§ TASK TO CARRY OUT
If a record contains a picture, skip the picture and transcribe the rest exactly.

[Start of section]

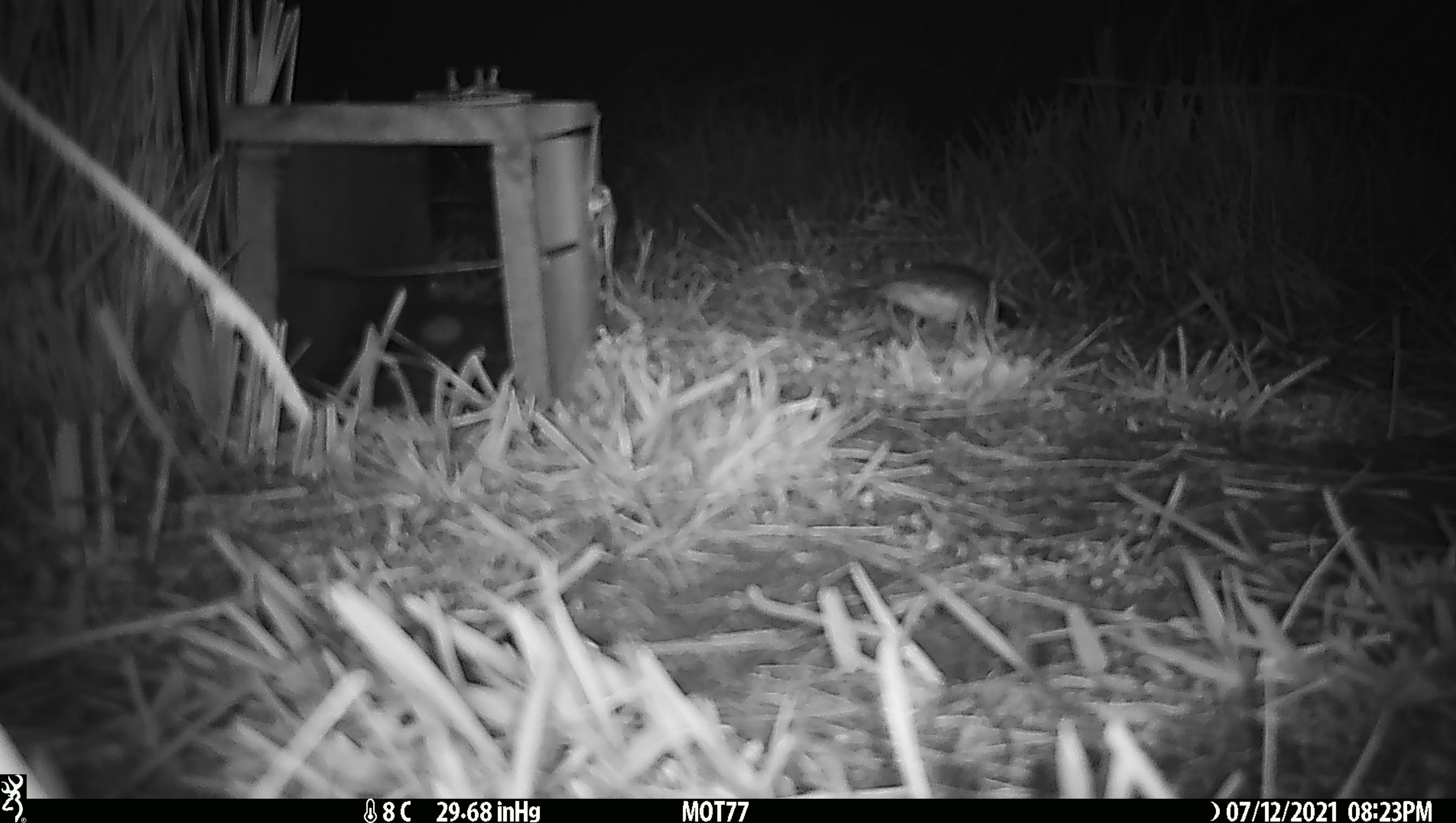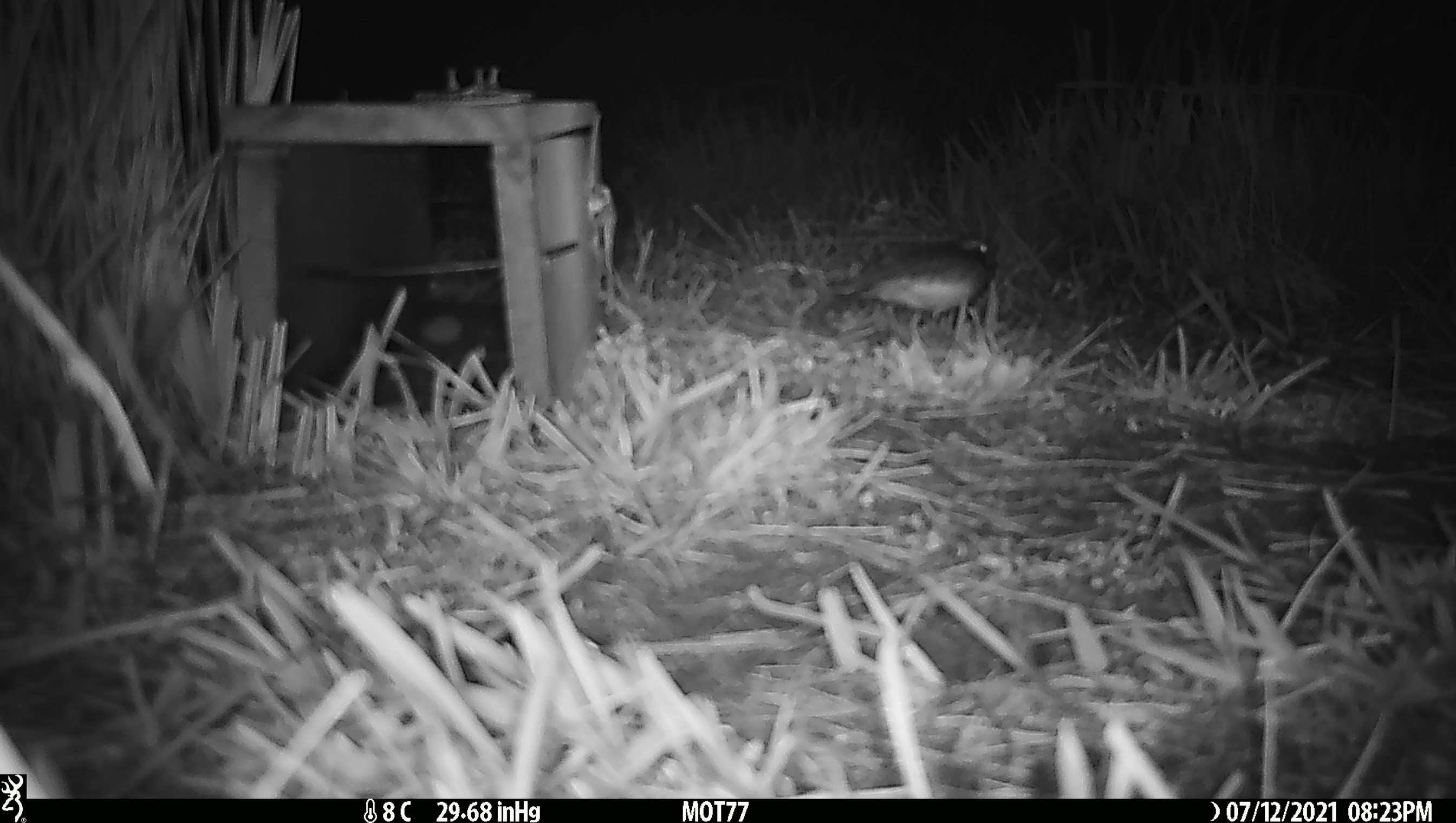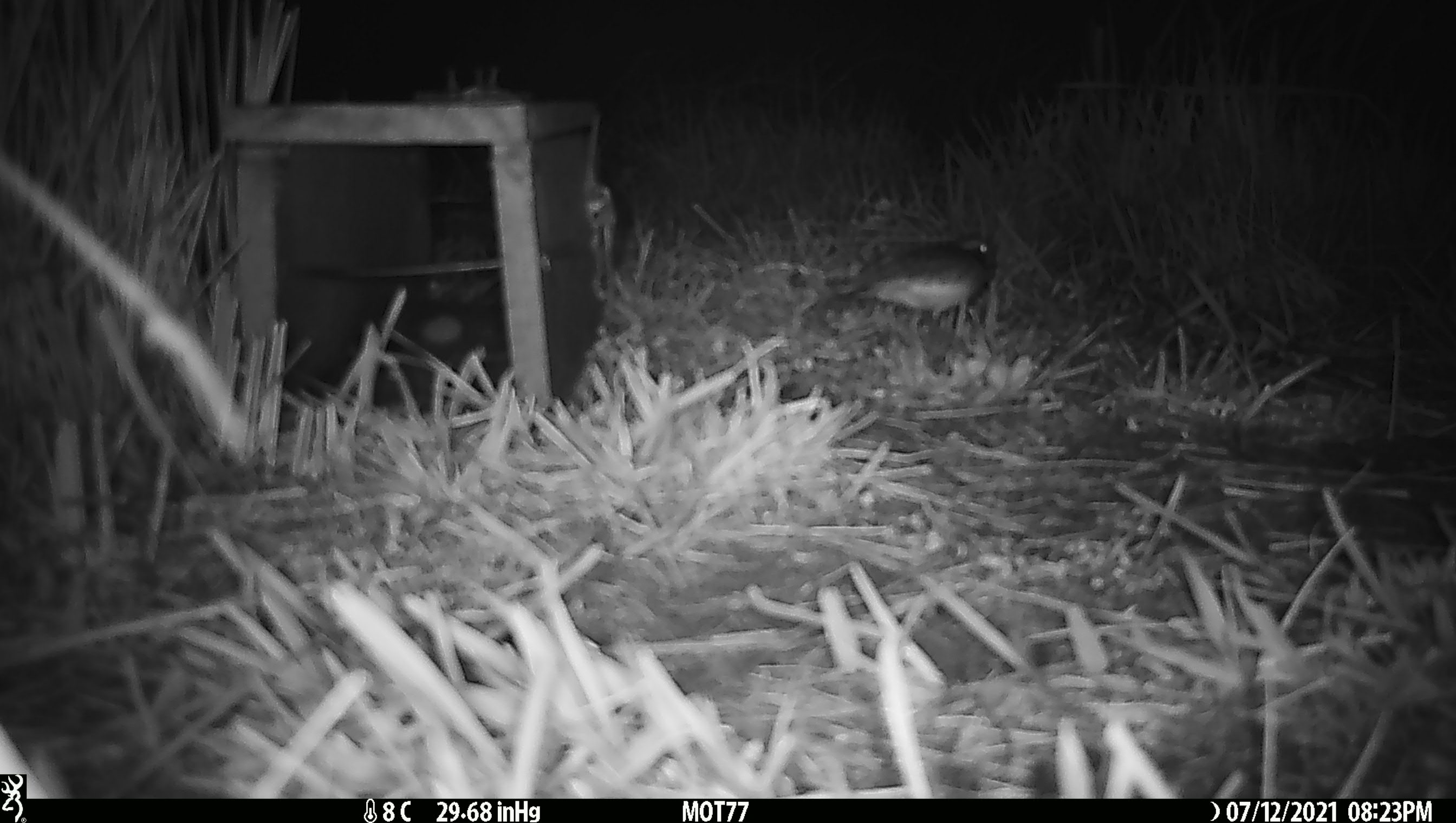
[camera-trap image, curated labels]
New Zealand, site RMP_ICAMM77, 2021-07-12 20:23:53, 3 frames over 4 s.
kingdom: Animalia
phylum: Chordata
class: Aves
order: Charadriiformes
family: Charadriidae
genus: Thinornis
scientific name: Thinornis novaeseelandiae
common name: shore plover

[End of section]

§ TASK RESPONSE
[camera-trap image, curated labels]
New Zealand, site RMP_ICAMM77, 2021-07-12 20:23:53, 3 frames over 4 s.
kingdom: Animalia
phylum: Chordata
class: Aves
order: Charadriiformes
family: Charadriidae
genus: Thinornis
scientific name: Thinornis novaeseelandiae
common name: shore plover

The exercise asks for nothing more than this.